*** PASSAGE SHOWN Section Begins ***
Zend kicked off their PHP conference today with updates to their product roadmaps, a glimpse at some future developments and also strategic partnerships with MySQL and Microsoft focused on accelerating the adoption of the PHP.  Zend did a good job demonstrating the power of PHP with some cool Web 2.0 applications that use both PHP and MySQL including Flickr, Joomla!, SugarCRM, ZenCart, MediaWiki etc. Then they surprised the audience by showing that these were all running on an IBM iSeries i5 server --what used to be known as the old IBM AS400 "green screen" systems.  Given Oracle's recent moves to try to co-opt Red Hat Linux, it's good to see that IBM is serious about not just Linux but the whole LAMP stack. 

Zend also shared stats from Evans Data Corporation that showed PHP is the fastest growing programming language. While Java and .Net are growing at 16% and 27% respectively, PHP is growing at 37% annually.  Andi Gutmans, Zend co-founder, showed PHP has a much larger and more vibrant community than any other scripting language with over 13,000 ready-made applications or components available at www.hotscripts.com.

While there's still a lot of PHP4 out there, PHP5 is getting a lot of uptake with its support for XML and web services , object-orientation and performance improvements.  And with next year's PHP6, there will be support for Unicode, making it easier to support international applications.  Zend has also shown a lot of progress on their Zend Framework and Eclipse PHP project, both of which will be reaching GA status in 2007.

Zend and MySQL announced that they will cooperate more closely on integrating PHP and MySQL into the forthcoming ZendCore platform. PHP is the number one language for web applications and MySQL is the leading web database, so these two go together like PB & J.  Marten Mickos also announced that MySQL is working on a pure native connector for PHP that will include client-side query caching and prepared statement caching. This new PHP connector will also be licensed under the PHP license so there's no confusion about how it can be used.
*** PASSAGE SHOWN Section Ends ***
(WHAT TO DO)
1. Please rewrite everything in the PHP conference report from "Zend also shared" down to "status in 2007.", changing "Unicode" to "UTF-8".
2. Extend the PHP conference report beyond its final sentence.
*** RECORDED DATA Section Begins ***
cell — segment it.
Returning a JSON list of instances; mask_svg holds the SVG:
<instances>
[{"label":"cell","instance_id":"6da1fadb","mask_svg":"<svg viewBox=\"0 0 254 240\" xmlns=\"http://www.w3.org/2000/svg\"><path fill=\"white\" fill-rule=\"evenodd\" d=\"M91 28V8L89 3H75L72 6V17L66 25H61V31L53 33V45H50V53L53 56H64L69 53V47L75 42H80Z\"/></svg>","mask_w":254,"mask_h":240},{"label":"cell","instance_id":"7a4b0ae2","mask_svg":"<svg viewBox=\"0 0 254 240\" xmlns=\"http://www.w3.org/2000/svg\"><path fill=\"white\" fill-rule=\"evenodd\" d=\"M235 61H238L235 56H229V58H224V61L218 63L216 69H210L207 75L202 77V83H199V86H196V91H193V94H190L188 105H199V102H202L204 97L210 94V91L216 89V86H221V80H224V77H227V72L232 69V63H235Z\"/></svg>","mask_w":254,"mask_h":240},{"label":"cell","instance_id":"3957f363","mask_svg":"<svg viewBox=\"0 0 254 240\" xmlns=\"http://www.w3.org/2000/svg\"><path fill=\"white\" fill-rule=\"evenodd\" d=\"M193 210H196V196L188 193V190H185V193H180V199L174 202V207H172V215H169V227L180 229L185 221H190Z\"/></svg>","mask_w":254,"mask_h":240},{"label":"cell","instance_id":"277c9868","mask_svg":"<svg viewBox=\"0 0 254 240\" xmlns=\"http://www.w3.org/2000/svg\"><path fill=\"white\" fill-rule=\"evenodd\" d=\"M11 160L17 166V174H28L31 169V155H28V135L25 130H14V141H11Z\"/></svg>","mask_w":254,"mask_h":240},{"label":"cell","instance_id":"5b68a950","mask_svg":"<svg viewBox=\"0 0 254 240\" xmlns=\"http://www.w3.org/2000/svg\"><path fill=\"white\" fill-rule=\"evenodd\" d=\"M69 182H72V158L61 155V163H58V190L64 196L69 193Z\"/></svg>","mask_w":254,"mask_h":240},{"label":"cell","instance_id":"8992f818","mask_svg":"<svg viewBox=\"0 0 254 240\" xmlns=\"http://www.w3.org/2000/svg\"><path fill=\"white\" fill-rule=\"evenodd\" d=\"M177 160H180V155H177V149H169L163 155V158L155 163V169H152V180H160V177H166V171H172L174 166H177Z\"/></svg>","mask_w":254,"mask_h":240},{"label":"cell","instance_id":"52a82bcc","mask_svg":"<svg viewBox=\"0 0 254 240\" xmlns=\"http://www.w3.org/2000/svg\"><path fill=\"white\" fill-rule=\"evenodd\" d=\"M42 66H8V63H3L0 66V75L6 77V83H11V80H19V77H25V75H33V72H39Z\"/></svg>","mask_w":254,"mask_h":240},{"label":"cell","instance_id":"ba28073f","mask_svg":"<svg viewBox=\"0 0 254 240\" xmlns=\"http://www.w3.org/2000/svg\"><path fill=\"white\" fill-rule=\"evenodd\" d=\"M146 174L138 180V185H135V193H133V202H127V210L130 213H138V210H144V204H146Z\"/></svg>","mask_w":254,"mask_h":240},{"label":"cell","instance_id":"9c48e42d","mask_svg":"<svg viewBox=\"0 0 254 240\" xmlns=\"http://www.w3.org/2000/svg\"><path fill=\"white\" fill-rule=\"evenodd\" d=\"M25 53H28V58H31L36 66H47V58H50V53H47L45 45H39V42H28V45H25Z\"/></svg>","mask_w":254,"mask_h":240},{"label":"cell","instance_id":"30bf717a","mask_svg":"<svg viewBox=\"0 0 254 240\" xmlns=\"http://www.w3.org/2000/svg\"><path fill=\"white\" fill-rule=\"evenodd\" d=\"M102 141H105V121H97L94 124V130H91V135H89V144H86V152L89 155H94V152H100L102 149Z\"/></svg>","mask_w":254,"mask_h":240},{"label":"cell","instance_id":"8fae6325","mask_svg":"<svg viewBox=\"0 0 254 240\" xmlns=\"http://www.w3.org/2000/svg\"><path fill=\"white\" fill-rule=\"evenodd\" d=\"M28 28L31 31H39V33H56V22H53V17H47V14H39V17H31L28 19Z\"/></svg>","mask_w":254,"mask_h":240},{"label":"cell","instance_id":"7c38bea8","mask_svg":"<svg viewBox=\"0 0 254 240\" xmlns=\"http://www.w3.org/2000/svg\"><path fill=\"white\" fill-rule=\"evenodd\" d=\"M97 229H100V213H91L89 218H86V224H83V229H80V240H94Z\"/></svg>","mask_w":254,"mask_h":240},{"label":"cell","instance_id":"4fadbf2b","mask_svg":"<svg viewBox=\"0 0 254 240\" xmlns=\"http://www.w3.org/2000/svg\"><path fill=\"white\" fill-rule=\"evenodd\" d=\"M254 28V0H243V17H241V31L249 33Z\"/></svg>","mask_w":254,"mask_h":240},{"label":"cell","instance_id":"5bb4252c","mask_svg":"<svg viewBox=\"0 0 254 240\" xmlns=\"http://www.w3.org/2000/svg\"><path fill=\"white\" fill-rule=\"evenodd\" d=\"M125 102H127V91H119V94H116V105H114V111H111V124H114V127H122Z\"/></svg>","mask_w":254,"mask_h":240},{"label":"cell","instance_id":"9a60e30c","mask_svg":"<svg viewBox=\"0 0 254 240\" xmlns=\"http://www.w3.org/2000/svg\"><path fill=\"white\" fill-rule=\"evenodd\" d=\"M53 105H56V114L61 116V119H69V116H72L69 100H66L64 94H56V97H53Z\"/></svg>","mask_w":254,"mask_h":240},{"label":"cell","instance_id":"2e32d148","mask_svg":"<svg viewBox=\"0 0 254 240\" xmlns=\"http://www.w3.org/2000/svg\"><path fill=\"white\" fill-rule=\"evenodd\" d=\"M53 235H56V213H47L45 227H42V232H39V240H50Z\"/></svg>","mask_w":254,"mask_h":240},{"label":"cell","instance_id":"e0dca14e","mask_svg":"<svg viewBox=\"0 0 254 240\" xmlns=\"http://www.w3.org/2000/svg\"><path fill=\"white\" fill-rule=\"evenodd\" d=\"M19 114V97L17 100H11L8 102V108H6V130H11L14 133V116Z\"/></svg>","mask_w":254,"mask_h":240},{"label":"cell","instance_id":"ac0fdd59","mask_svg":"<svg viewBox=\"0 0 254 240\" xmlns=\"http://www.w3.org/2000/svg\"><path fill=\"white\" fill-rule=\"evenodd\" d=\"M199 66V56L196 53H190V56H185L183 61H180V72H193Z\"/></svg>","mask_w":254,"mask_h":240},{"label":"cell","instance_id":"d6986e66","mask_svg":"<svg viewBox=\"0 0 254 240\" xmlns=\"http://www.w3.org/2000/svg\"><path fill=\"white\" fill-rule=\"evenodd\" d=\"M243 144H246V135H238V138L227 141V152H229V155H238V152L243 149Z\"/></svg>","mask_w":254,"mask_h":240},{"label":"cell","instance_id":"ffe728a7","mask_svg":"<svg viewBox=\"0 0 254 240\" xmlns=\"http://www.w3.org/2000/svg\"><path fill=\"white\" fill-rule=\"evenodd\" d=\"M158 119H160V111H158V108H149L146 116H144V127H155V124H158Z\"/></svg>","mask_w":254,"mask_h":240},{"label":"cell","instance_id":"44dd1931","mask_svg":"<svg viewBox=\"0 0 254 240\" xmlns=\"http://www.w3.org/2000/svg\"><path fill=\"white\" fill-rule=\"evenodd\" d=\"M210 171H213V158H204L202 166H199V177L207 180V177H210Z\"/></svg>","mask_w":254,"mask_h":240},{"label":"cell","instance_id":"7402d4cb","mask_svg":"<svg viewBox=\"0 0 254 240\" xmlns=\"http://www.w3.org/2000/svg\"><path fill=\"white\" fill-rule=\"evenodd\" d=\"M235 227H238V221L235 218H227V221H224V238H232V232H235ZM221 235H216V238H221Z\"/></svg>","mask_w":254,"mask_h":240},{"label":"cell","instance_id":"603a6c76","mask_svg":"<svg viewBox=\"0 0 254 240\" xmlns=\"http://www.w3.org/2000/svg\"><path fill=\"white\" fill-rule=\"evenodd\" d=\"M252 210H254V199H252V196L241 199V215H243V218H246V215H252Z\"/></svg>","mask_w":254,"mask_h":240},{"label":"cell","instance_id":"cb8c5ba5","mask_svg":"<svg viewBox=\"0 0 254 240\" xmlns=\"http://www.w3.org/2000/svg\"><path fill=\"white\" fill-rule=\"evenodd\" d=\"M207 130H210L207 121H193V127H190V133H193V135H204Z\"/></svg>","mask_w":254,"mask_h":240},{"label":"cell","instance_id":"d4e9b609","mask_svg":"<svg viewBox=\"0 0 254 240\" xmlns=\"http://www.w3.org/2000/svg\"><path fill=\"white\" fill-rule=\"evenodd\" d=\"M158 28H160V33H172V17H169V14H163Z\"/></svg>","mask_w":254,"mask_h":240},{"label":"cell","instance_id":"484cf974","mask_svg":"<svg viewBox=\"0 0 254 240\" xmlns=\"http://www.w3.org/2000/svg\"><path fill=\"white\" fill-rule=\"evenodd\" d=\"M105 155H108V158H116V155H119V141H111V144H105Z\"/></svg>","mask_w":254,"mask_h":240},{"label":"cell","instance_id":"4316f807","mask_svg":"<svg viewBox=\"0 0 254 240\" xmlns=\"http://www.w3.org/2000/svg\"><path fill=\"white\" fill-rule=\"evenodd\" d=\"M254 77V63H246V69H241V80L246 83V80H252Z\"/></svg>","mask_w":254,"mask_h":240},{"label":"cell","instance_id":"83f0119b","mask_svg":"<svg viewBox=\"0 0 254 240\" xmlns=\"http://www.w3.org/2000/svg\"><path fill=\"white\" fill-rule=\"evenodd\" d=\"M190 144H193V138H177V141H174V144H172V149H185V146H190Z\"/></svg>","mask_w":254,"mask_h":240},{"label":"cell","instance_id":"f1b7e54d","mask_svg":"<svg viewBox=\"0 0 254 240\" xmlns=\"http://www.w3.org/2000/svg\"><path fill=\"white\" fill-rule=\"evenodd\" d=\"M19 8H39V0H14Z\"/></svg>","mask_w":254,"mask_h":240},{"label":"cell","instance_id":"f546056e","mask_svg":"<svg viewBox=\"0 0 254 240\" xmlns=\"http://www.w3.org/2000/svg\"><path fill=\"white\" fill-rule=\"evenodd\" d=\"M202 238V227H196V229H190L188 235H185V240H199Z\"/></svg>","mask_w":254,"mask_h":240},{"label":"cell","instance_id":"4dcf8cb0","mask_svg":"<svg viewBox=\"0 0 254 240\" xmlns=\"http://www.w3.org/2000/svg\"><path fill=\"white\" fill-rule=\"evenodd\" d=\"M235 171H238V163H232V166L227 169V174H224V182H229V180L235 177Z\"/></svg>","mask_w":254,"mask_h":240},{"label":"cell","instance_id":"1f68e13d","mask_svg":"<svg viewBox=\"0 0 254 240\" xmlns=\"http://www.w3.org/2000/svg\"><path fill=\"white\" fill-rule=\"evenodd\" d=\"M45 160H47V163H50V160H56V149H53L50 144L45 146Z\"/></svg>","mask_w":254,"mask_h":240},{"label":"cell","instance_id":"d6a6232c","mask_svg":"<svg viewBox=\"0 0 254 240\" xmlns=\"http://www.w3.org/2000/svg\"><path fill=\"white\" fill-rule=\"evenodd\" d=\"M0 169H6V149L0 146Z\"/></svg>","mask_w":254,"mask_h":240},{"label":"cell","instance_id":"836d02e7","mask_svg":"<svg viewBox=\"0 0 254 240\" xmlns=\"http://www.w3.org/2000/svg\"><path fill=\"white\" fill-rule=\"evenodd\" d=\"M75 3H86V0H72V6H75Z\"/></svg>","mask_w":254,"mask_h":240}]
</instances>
*** RECORDED DATA Section Ends ***
(LIST OF ANSWERS)
1.
Zend also shared stats from Evans Data Corporation that showed PHP is the fastest growing programming language. While Java and .Net are growing at 16% and 27% respectively, PHP is growing at 37% annually.  Andi Gutmans, Zend co-founder, showed PHP has a much larger and more vibrant community than any other scripting language with over 13,000 ready-made applications or components available at www.hotscripts.com.

While there's still a lot of PHP4 out there, PHP5 is getting a lot of uptake with its support for XML and web services , object-orientation and performance improvements.  And with next year's PHP6, there will be support for UTF-8, making it easier to support international applications.  Zend has also shown a lot of progress on their Zend Framework and Eclipse PHP project, both of which will be reaching GA status in 2007.

2.
Microsoft did a good job showing how they are working with Zend to improve PHP performance on Windows. Although people sometimes believe open source is really a Linux phenomena, Windows remains a huge development platform for both MySQL and PHP.  But what bugs Microsoft, is that the applications are predominantly deployed on something other than Windows! 

Microsoft's Bill Hilf and Bill Staples from the Internet Information Server (IIS) team demonstrated that with some recent patches from Zend and a FastCGI implementation they're able to get performance on a typical PHP application on Windows (in this case, the Qdig photo application) up by a factor of 2x. Then by using a new IIS Kernel Cache system, the performance went up by another 50x. Ok, this was just one demo, so who knows whether other apps will get this same level of performance gain. But it was still a pretty impressive demo with Windows, IIS, MySQL and PHP running on Vista on a Macintosh!  Yes, a Mac. How cool is that?